I've setup a FAS3270 and want to test the failover to make sure it works. Here's what I do
1) Make sure HA is enabled on both controllers
2) Verify that the interface group (ifgrp0) is in shared mode for both controllers
3) Start a continuous ping of both interface groups IP addresses
4) From the CLI run cf takeover on the first controller
5) Using SP watch the two controllers as they gracefully fail over and the one being taken over reboots
6) Once the rebooted controller reboots and is in the waiting giveback state run the cf giveback -f command
7) Watch the controllers transfer control to the other controller
8) Repeat using the other controller
What I'm seeing however doesn't convince me that HA is actually working. In step 5, I also watch the continuous pings, and basically from the time the taken over controller is taken over till the time the giveback is completed I see the pings to the IP address timing out. It's my understanding that the other controller should assume the IP address of the failed controller when in shared mode. If I can't ping it, then I can't access it, so how is this HA?
Both controllers have ifgrp0, on the same vlan, with separate IP Addresses 10.5.141.21 and 10.5.141.22
Am I missing something? If so, what?
Thanks for the response. While it's true that clients will experience a momentary disconnect when the node fails, it's my understanding that once the partner node takes over the clients reconnect and have access to their storage. I understand CIFS experience this disconnect the most.
My assumption is that once the partner node has taken over that the IP address of the failed node that it will now respond to pings to that address. This does not seem to be the case and is why I'm asking the question if my assumption is correct. I'm assuming I'm missing an options setting, just haven't figured out which one.
Usual case is stale ARP entry in client. Normally NetApp sends unsolicited ARP reply to make clients update ARP cache. But it is entirely in client side to listen and react on this. Another cause would be MAC table in switches.
Wait for 10 - 15 minutes. If you are now able to access filer after failover, it is most likely one if two reasons.
So I modified the test a bit, and from a device that is on the storage vlan I can ping the IP Address of the failed node and get a response.

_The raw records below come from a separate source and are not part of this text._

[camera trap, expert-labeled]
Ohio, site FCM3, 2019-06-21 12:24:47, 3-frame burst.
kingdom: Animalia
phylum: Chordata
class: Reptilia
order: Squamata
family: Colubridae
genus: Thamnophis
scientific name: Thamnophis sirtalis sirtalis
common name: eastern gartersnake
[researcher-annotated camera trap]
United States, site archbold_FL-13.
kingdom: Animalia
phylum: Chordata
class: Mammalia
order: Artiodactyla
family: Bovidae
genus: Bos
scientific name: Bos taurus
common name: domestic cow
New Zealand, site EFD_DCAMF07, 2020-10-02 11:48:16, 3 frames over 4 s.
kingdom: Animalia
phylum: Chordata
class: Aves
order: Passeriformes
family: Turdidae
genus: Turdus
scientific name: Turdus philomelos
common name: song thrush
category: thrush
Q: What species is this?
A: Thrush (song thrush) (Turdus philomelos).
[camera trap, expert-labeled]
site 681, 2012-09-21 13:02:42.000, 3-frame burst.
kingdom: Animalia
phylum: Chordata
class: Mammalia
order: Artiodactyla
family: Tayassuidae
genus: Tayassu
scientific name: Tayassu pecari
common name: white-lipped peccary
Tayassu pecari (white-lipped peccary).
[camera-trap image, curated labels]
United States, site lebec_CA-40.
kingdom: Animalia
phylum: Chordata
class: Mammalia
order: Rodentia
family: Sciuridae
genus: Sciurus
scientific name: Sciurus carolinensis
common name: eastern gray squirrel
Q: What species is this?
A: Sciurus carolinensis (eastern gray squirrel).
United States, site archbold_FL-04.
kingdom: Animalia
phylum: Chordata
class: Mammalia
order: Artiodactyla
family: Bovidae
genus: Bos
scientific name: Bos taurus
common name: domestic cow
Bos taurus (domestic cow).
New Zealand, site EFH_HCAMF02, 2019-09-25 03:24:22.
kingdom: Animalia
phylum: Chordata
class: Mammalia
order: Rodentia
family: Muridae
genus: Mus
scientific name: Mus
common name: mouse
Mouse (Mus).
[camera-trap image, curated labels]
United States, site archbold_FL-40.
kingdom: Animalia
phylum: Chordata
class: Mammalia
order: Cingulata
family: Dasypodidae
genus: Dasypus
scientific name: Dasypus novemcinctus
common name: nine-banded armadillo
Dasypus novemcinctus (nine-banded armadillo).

From the core switch I can look at the arp table and see the IP Address has been remapped to the MAC address of the takeover node.
I can not however ping the address from a device not on the storage vlan.
This FAS3270 has a management port connected, and the ifgrp0 connected. On failover only the ifgrp0's IP Address is taken over by the takeover node. The Default gateway if for the management port. I wonder if I messed up with the default gateway, should it be for the storage vlan and not the management port.